It’s been a busy week and I feel like it’s hard to find any long stretches of work on my string quartet. But I’m still happy with being able to write in some more notes today. It’s gaping a little for a second violin part, but I did write some notes for each instrument, and all those holes make it easy to know where to start next time!
I had this phrase that I let cascade from the cello, to the viola, to the second violin, to the first violin. But it wasn’t coming through enough, so I decided to add in doublings until they all play unison.
As I’m listening through the music I’ve written so far, I’m thinking that there are probably only a few changes I’ll make to the material when I’m editing it. One note sounds a little out of place, so I’ll change it from a G to an A, probably. I know it’s short on dynamics too, so I’ll add in more of that when I have a moment.
I’m at about four minutes now, and I’m thinking that if I want to have a middle, contrasting section, it should come just about now. I’ll have to think about what I want it to sound like.
It’s often one of my least favorite things to do, and I often push it off to the very end. I wrote a song a few months ago called Thou shalt call and the LORD shall answer. My first draft that I gave to the group had no dynamics on it at all. While we rehearsed it, it became evident that we needed to all be on the same page, so I put in some dynamics. It proved difficult to communicate clearly enough for everyone to catch exactly what I meant though, so I updated the score and gave them new ones.
I also noticed at rehearsal that the viola part was a little bit overpowering a few times, and I took out several notes to give the singers more space. It’s a reminder that rehearsal often clarifies things and it’s ok to change things. With the software I have available, it’s a quick thing as well.
Last night at dress rehearsal for the TSO (concert tonight! it’s sold out at the UVU) we were playing an arrangement for Ding Dong! Merrily on High by Heidi Rodeback. We played her arrangement with the choir for the first time, and she was listening. After we had played through the entire program, we got new parts, and played through it again. The entire viola section was disappointed because she had taken out our favorite part. But it’s not important. She decided our favorite part had to go, so that’s how it’s going to be. When you sit in the middle of the orchestra, it is difficult to judge how the balance is working as a whole.

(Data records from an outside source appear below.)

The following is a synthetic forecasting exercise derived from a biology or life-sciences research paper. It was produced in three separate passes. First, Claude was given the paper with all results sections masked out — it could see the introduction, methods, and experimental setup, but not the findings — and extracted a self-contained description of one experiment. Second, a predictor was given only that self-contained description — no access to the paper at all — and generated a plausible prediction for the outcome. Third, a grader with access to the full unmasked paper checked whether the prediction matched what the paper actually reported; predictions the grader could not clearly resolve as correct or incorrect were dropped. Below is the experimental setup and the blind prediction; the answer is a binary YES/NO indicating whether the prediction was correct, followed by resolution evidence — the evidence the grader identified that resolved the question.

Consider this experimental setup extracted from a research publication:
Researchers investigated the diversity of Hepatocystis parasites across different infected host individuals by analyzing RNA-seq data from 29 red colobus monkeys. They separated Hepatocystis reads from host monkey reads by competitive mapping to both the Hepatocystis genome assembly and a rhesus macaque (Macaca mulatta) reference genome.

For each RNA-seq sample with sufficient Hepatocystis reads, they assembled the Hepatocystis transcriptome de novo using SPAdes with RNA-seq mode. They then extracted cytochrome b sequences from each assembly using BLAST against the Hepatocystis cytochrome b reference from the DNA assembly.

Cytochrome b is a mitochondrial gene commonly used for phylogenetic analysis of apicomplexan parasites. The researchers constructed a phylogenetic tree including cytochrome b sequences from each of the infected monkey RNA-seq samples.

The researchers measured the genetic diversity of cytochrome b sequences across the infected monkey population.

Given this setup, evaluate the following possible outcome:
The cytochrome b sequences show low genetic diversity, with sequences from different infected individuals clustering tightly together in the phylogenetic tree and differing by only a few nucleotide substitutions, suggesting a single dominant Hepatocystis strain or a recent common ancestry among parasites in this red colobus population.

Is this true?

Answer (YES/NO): YES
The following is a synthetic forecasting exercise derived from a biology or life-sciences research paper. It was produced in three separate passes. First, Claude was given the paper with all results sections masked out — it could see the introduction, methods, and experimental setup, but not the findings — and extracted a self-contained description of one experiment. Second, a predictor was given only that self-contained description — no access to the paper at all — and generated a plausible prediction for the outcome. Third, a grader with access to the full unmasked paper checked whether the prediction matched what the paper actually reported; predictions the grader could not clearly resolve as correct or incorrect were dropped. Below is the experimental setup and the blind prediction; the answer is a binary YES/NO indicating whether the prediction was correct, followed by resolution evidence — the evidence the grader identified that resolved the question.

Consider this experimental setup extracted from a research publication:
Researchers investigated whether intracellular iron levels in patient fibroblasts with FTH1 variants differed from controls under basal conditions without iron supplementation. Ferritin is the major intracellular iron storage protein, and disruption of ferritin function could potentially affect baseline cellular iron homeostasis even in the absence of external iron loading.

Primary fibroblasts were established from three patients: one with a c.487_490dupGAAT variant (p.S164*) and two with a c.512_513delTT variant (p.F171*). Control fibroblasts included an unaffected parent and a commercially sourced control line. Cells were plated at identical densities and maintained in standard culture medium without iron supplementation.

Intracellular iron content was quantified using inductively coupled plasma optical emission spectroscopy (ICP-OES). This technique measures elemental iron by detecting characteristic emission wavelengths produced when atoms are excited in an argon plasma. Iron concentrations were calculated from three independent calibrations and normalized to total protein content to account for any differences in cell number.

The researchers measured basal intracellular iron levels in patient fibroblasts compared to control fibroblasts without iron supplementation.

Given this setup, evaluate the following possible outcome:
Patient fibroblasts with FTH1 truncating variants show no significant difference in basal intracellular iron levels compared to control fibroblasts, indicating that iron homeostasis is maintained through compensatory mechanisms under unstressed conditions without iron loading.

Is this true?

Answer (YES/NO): YES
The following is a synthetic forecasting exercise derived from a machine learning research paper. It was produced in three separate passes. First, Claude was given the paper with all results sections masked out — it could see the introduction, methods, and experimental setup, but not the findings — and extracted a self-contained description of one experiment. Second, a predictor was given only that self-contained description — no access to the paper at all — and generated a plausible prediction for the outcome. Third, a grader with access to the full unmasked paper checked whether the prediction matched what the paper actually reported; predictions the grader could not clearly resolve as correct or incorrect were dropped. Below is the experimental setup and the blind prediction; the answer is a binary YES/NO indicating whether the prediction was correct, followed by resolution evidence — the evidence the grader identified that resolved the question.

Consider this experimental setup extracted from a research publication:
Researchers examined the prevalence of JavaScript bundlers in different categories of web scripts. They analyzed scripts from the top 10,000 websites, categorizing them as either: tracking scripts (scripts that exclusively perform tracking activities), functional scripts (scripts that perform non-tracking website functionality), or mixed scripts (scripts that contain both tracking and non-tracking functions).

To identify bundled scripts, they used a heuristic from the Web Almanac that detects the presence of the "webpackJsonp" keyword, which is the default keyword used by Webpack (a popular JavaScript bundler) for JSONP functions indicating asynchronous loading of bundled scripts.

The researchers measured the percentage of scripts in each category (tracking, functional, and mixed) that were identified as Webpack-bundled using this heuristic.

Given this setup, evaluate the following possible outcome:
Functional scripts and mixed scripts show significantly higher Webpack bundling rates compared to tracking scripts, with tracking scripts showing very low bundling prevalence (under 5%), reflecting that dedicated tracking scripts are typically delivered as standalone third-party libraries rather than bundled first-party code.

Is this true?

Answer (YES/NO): NO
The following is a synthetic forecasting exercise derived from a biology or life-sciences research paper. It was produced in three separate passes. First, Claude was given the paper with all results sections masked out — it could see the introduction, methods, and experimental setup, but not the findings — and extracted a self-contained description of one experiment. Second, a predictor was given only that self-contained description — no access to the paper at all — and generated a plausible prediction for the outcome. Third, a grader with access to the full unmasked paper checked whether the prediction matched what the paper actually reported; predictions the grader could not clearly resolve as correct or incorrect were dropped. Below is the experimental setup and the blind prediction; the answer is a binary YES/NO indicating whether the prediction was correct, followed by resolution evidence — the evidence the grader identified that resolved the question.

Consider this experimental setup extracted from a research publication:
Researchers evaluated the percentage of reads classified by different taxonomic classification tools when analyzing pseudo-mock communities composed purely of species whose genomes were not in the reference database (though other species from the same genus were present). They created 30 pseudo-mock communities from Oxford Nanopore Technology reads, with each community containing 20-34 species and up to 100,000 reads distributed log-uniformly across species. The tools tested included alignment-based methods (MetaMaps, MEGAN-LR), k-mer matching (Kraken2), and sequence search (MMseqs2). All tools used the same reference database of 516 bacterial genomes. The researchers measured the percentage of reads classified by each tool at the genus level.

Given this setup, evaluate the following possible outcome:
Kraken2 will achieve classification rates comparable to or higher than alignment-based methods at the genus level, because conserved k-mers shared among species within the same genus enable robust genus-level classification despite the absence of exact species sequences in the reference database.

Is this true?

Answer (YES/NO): YES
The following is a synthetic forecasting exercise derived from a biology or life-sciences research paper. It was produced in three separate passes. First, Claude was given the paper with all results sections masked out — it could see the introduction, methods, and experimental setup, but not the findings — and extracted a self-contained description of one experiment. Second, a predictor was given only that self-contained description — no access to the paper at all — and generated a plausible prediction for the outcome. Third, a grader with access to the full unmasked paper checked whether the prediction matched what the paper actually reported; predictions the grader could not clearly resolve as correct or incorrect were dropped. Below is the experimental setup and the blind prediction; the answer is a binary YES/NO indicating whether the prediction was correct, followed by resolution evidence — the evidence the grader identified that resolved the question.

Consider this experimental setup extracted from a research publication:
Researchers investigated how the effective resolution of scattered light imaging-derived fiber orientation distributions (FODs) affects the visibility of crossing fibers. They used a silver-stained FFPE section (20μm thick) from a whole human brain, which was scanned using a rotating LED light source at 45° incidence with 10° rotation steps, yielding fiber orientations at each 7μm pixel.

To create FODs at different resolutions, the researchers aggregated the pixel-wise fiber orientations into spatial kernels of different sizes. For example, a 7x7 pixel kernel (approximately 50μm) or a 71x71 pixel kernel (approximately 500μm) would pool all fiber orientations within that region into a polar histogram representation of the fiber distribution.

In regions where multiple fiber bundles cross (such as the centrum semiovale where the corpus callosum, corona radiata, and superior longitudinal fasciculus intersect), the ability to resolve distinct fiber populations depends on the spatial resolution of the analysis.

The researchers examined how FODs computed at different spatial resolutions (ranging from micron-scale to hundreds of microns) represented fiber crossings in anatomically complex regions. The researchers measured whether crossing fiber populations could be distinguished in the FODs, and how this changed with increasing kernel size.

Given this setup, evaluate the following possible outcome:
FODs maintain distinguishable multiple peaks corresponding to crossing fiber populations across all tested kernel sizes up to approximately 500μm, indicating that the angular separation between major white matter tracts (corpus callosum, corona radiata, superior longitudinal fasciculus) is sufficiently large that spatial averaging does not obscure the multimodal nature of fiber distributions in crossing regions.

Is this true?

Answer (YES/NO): YES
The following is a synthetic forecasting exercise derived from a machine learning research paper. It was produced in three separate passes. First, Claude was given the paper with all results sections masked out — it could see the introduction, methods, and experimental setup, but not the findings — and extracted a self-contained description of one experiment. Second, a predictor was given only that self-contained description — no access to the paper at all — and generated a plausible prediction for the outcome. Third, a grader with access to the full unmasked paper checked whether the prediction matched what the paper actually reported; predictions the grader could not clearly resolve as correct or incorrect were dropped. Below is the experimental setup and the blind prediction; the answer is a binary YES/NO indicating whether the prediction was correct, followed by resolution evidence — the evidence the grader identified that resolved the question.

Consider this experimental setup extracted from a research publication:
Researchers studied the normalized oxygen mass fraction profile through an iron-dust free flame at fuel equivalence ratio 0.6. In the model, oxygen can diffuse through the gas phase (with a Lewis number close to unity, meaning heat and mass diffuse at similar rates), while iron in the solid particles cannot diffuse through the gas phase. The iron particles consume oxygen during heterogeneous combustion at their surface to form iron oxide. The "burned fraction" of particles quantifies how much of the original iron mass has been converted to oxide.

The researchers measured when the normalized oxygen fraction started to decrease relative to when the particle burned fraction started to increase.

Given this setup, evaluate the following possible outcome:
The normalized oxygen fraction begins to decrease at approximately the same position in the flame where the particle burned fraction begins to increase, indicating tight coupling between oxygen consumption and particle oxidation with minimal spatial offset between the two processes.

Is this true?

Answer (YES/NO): NO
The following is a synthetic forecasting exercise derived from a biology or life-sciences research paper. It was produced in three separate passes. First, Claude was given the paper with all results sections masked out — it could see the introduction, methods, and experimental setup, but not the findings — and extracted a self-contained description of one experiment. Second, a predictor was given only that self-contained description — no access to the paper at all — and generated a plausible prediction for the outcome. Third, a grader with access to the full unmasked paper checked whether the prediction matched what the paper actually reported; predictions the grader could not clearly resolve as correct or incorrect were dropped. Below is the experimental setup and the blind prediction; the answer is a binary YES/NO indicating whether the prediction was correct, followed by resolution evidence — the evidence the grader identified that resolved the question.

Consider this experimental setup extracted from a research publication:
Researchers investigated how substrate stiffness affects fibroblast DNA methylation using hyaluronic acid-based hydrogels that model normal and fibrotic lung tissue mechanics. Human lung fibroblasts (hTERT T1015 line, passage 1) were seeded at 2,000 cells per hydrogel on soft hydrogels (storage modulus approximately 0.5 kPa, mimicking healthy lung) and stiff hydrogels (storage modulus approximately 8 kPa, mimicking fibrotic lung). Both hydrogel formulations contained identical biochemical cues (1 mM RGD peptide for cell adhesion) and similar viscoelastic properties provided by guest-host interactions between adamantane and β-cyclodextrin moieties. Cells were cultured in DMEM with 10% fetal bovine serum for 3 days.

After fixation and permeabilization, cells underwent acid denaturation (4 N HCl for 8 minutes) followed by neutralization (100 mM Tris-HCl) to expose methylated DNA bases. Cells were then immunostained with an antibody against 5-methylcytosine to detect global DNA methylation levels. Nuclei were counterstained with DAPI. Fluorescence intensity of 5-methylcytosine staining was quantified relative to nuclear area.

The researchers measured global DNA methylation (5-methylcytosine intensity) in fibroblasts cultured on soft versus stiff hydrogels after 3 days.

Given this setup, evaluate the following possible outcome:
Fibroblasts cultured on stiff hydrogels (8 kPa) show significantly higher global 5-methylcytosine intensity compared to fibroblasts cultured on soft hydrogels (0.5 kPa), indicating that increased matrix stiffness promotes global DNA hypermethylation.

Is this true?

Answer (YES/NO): NO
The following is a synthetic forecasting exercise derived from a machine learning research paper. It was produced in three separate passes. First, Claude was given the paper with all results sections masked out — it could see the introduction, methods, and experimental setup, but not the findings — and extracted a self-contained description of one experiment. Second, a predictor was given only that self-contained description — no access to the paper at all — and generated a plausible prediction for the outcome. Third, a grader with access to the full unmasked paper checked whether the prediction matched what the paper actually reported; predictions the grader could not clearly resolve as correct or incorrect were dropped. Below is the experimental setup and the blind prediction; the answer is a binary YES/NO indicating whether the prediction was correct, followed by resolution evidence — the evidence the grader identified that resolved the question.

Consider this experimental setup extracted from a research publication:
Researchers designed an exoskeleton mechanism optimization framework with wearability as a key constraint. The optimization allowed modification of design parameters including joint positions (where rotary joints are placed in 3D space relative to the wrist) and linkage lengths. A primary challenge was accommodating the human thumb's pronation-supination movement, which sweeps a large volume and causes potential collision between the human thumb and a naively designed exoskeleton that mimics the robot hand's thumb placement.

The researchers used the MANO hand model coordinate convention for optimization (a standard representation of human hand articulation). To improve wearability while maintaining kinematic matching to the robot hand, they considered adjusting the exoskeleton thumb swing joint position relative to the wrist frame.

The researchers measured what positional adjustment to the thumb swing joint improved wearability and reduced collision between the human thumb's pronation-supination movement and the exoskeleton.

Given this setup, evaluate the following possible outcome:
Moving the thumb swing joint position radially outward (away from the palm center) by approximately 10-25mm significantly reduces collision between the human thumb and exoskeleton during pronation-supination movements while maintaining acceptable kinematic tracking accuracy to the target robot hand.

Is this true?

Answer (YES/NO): NO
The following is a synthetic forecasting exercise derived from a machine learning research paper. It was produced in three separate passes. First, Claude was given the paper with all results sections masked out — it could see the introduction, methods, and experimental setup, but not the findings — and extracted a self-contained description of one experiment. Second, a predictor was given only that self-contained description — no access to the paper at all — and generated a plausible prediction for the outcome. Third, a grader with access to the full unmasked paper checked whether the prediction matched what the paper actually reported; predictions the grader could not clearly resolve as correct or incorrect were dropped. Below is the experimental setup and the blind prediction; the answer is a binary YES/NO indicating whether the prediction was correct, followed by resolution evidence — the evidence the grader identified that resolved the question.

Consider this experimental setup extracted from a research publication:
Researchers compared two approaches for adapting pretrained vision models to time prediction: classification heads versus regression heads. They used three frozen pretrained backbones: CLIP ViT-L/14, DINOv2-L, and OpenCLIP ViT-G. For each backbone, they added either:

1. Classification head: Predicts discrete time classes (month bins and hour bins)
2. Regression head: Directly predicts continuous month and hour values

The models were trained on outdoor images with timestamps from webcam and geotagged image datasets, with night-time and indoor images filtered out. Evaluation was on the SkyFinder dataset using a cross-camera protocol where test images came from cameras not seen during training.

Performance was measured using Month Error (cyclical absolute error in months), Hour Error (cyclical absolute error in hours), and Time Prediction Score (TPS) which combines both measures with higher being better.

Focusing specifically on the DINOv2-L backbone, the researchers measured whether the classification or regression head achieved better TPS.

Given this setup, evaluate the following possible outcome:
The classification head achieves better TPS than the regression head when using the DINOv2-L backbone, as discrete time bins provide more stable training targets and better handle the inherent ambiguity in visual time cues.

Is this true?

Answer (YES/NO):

Another note about dynamics. It’s one of the easiest things to change in a piece that’s written. It may say forte, but as you rehearse, your conductor tells you to change it to mezzoforte. Or any other change. But the dynamic marking is a placeholder for a change as much as it is a marking for how loud it is supposed to be. I think I’ll be more careful to put in dynamic markings for any pieces I write. I was going to send in a song to a competition, and I realized I had put in zero dynamic markings. So that’s why I worked through the song again, put in my markings, and wrote this post about why it’s a good idea.